Do you prefer to work in the studio or plein air?

I prefer working en plein air and on location because my paintings are representational. I strive to capture the actuality and simplicity of things.  I consider my French easel being a portable version of my studio that I can take on the road.   It has adjustable clips to prop my painting at a comfortable height, and it has a little table with a little drawer for me to store and use my supplies, which is great.  At home, the detached garage that I converted into a studio is primarily used as a workshop to prepare surfaces, frames and rocking out to music.  I rarely paint in the studio.

Charles Newman Under the Weeping Willow 9 x 12 oil on panel

Charles Newman, “Under the Weeping Willow,” 9 x 12 oil on panel

You talk about “filters” in your statement. What kind of filters do you mean?

When I mention filters in my artist’s statement I mean direct observation of the type of light, the filtering of light through atmosphere.  If I’m painting on a humid day, I’ll treat my palette differently than if I was painting on a cold day.

On a cold day with no humidity, the light and shadow is crisp and on a humid day where there is more water in the air, the light feels softer and hazier, and I’ll mix accordingly.

The other thing I mean by “filter” is the ability to simplify through seeing.  Squinting my eyes helps to eliminate details and distinguishes the tonal comparisons, so I have a better idea about shapes and edge quality.  It also helps me distinguish the local colors and the true spots of color.

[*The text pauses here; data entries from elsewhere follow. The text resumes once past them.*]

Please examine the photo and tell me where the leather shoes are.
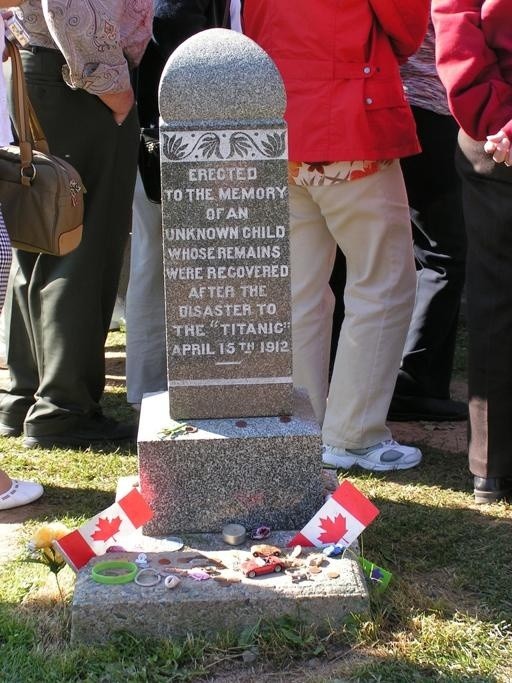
[0,478,44,510]
[473,474,507,505]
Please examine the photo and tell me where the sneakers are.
[321,427,423,471]
[386,393,471,422]
[22,411,137,449]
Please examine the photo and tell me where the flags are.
[281,481,383,556]
[51,489,156,572]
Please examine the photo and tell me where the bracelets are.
[92,560,137,583]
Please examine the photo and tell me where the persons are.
[241,1,511,504]
[0,469,44,511]
[0,0,241,444]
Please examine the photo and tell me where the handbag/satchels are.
[137,127,161,205]
[0,40,85,257]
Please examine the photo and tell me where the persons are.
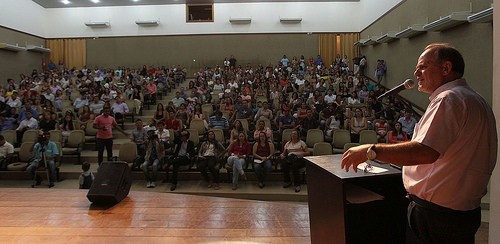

Charles Newman Lake at Croft Farm_ 18x24_oil on panel

Charles Newman, “Lake at Croft Farm,” 18×24, oil on panel

One example [of filtering] is the painting “Lake at Croft Farms”. I am facing slightly west, where the sun is receding.  With the brightness of the sunlight radiating from the background of my subject matter, the light has diffused a cool bluish glow or filter within my field of view.  This enables me to block in a very large mass and easily know my local color.  Local color is the overall average of the color range within my field of view.  Or the color that is mostly seen within the field of view.   Squinting or blurring our eyes help to find the local color because everything gets simplified and we see spots of color.  The local color is usually a mid tone color within the range.


Charles Newman’s work will be on display March 2 through March 31, 2012 at F. A. N. Gallery

Opening Reception is Friday, March 2, 2012, 5 to 9 PM.